**Task brief**
Send each entry back exactly as given, pictures excluded.

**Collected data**
════

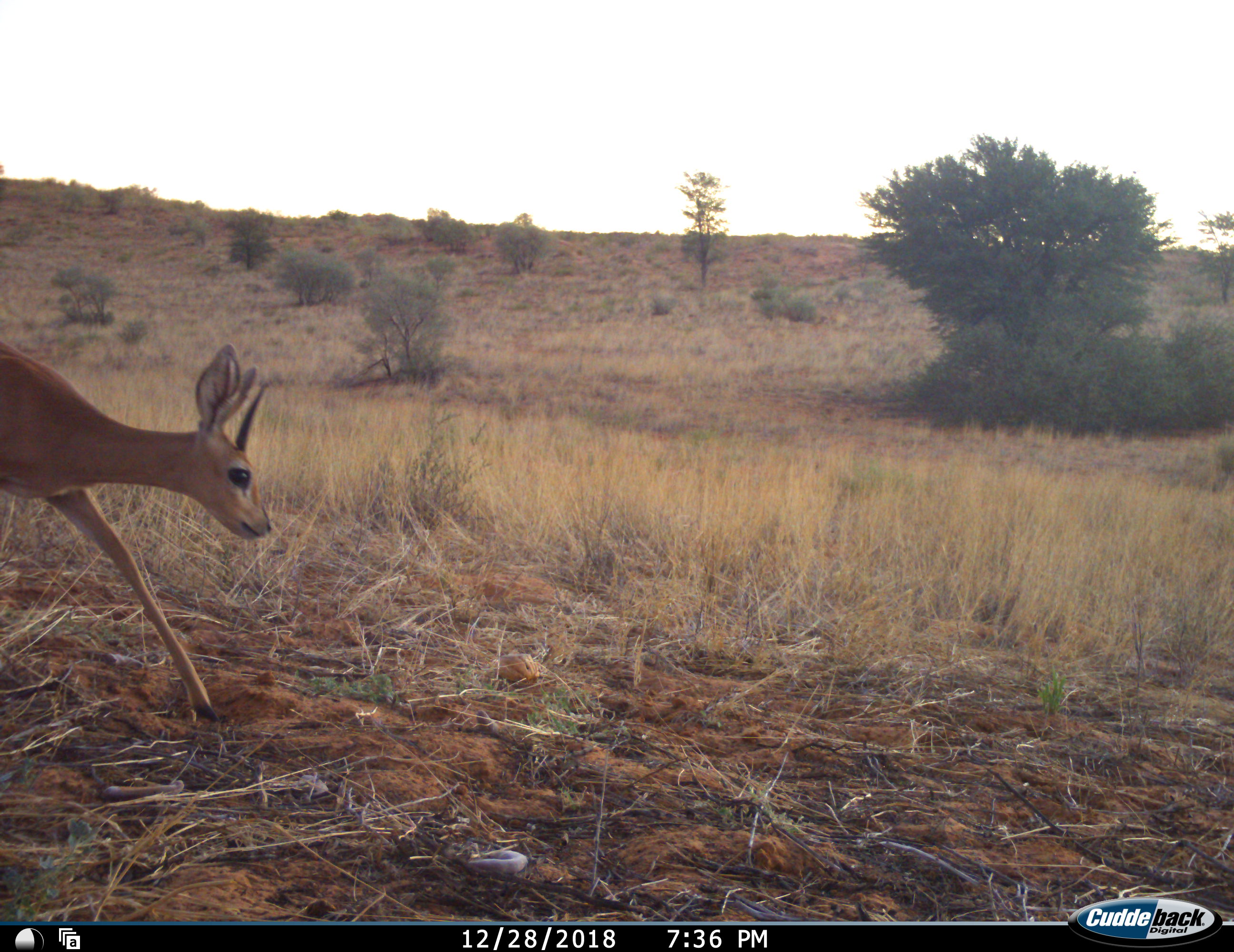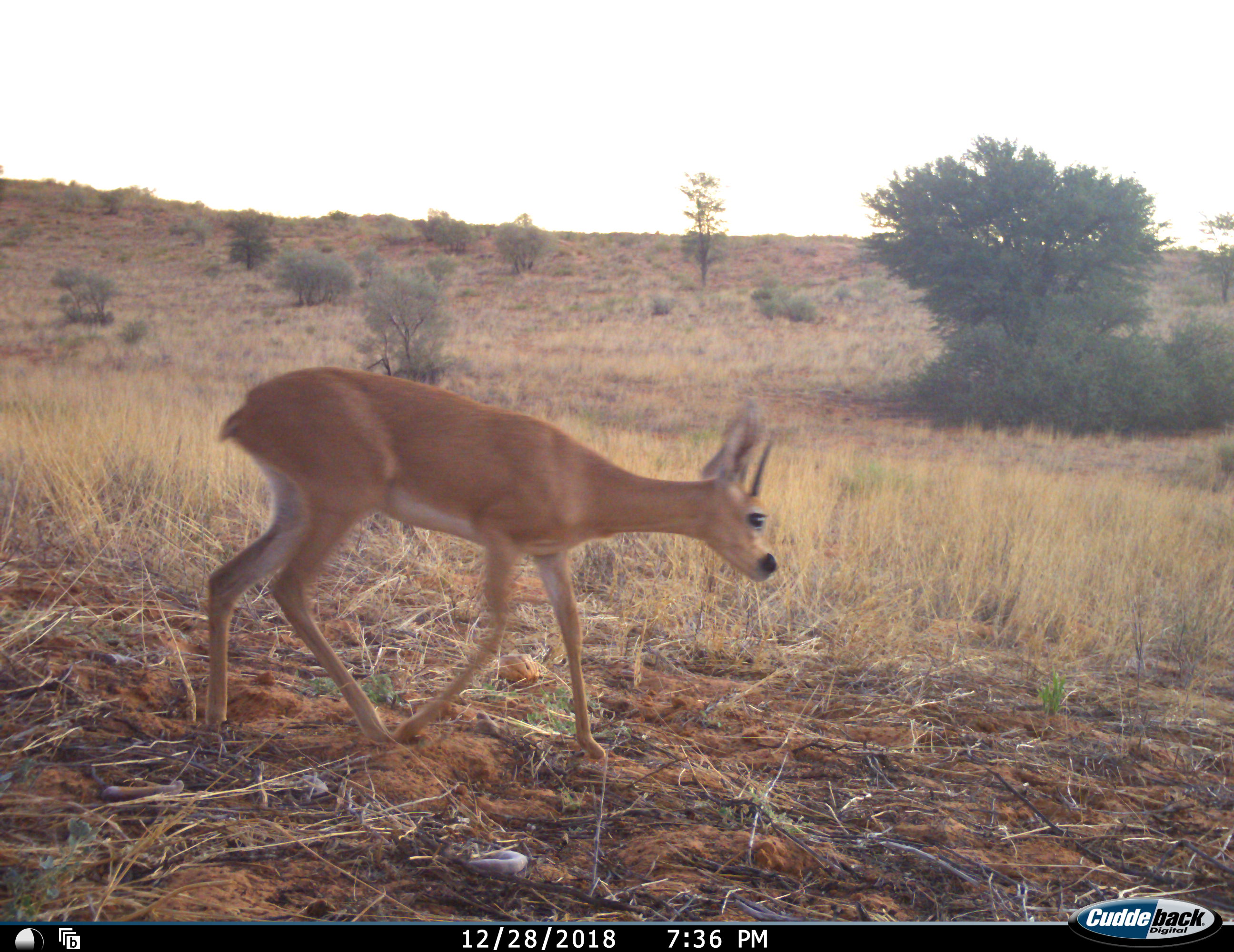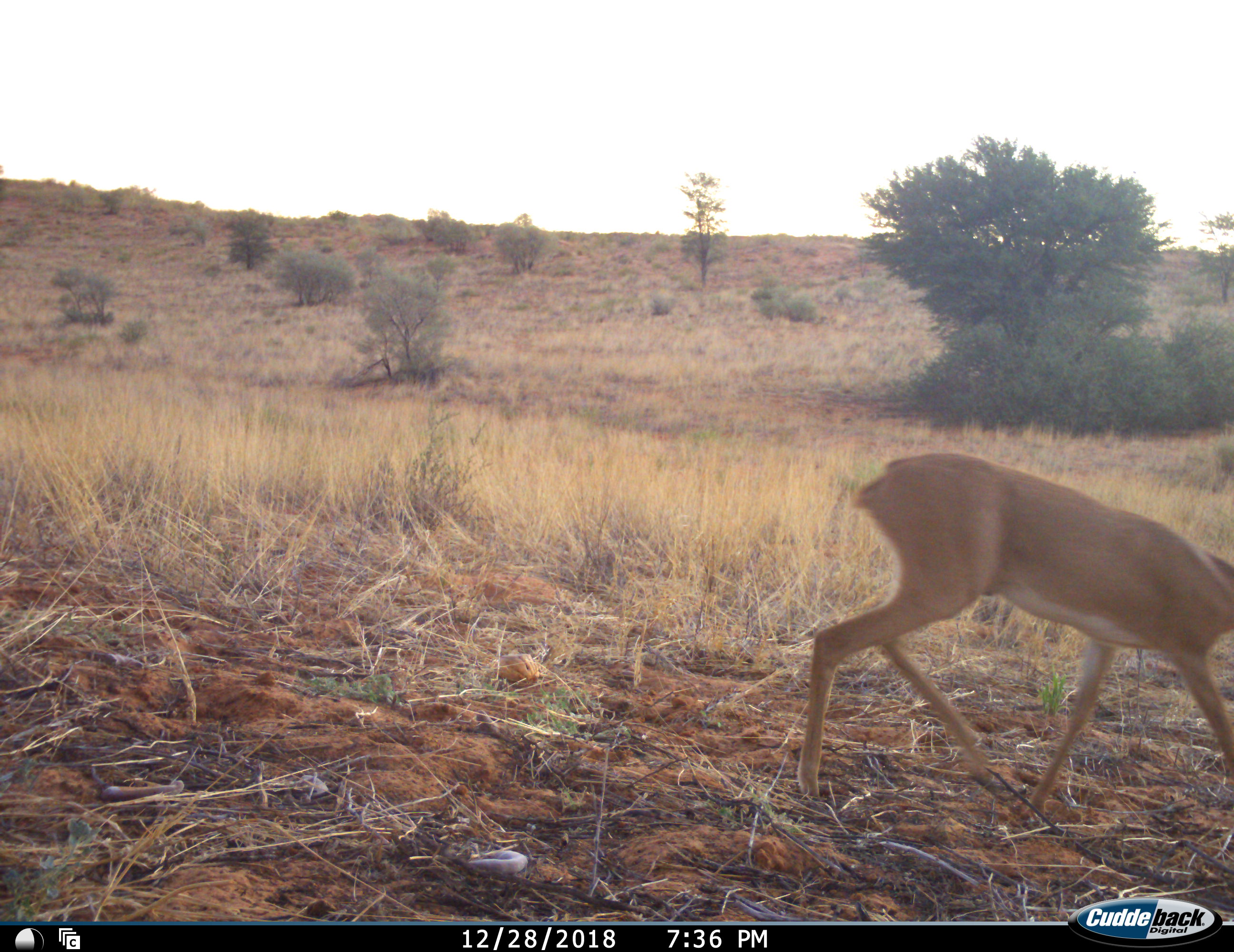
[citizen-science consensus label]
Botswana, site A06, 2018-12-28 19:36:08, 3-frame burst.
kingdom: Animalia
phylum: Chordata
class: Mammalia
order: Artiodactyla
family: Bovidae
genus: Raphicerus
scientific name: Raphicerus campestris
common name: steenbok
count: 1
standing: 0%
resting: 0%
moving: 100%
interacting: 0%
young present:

════

**Output**
[citizen-science consensus label]
Botswana, site A06, 2018-12-28 19:36:08, 3-frame burst.
kingdom: Animalia
phylum: Chordata
class: Mammalia
order: Artiodactyla
family: Bovidae
genus: Raphicerus
scientific name: Raphicerus campestris
common name: steenbok
count: 1
standing: 0%
resting: 0%
moving: 100%
interacting: 0%
young present:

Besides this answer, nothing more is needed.